ABA‐type amphiphilic triblock copolymers (TBCs) were synthesized by a reversible addition fragmentation chain transfer (RAFT) process with a telechelic polystyrene macro‐RAFT agent and 4‐[n‐(acryloyloxy)alkyloxy]benzoic acid monomers. Ultrafiltration (UF) membranes were fabricated by a phase‐inversion process with blends of the TBC, poly(vinylidene fluoride) (PVDF), and poly(vinyl pyrrolidone) (PVP) in dimethylformamide. The UF‐fabricated membranes were characterized by scanning electron microscopy, atomic force microscopy, water contact angle measurement, thermogravimetric analysis, and differential scanning calorimetry. Pure water permeation, molecular weight cutoff values obtained by the permeation of different molecular weight polymers as probe solutes, bovine serum albumin (BSA) solution permeate flux, and oil–water emulsion filtration tests were used to evaluate the separation characteristics of the fabricated membranes.
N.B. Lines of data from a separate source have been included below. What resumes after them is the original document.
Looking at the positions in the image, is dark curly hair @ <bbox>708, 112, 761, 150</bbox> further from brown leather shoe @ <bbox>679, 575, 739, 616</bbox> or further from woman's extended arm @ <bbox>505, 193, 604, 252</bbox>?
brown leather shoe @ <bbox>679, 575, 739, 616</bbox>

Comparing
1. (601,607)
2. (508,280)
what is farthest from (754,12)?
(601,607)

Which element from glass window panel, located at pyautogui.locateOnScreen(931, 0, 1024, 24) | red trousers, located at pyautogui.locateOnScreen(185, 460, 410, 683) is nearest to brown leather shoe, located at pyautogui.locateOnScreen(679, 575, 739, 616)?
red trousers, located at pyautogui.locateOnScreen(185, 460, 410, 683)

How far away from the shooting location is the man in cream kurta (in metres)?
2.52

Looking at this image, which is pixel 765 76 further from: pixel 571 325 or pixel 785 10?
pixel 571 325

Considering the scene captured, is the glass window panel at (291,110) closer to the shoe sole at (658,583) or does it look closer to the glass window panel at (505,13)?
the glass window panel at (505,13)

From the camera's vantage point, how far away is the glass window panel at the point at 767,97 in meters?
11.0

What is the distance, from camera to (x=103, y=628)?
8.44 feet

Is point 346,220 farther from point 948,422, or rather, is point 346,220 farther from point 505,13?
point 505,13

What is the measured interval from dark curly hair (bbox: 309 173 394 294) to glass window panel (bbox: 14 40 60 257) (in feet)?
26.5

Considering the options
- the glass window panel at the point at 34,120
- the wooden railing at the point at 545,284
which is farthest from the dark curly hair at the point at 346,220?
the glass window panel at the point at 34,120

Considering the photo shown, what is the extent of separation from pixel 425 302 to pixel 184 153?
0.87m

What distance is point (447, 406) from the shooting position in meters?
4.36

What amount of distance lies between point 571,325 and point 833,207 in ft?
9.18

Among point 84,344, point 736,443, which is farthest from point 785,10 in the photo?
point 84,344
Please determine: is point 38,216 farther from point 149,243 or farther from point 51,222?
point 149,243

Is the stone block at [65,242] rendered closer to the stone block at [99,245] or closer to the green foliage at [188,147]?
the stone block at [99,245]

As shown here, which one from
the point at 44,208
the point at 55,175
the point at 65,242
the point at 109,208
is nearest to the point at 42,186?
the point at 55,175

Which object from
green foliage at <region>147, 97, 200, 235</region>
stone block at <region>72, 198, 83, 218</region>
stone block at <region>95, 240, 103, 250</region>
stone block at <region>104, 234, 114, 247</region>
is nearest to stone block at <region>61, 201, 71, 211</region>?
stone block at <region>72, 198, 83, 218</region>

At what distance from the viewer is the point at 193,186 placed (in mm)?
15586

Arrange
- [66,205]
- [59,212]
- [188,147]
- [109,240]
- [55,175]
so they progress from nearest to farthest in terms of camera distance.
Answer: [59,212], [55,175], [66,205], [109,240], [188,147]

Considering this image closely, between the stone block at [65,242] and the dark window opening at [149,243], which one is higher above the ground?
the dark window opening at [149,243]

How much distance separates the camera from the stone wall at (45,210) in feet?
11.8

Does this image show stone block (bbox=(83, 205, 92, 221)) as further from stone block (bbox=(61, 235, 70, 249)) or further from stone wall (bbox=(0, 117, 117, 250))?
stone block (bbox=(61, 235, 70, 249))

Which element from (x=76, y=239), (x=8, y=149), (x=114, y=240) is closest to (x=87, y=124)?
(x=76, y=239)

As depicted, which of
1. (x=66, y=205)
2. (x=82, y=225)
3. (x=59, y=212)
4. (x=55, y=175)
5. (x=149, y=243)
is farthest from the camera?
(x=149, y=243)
The tripolymer blend membranes exhibited a higher flux recovery ratio (FRR) after the membrane was washed with sodium lauryl sulfate (0.05 wt %) solution for a BSA solution (FRR = 88%) and oil–water emulsion (FRR = 95%) feeds when than the PVDF–PVP blend membrane (57 and 80% FRR values for the BSA solution and oil–water emulsion, respectively). The pendant carboxylic acid functional moieties in this ABA‐type TBC have potential advantages in the fabrication of high‐performance membranes. © 2017 Wiley Periodicals, Inc. J. Appl. Polym. Sci. 2017 , 134, 45132.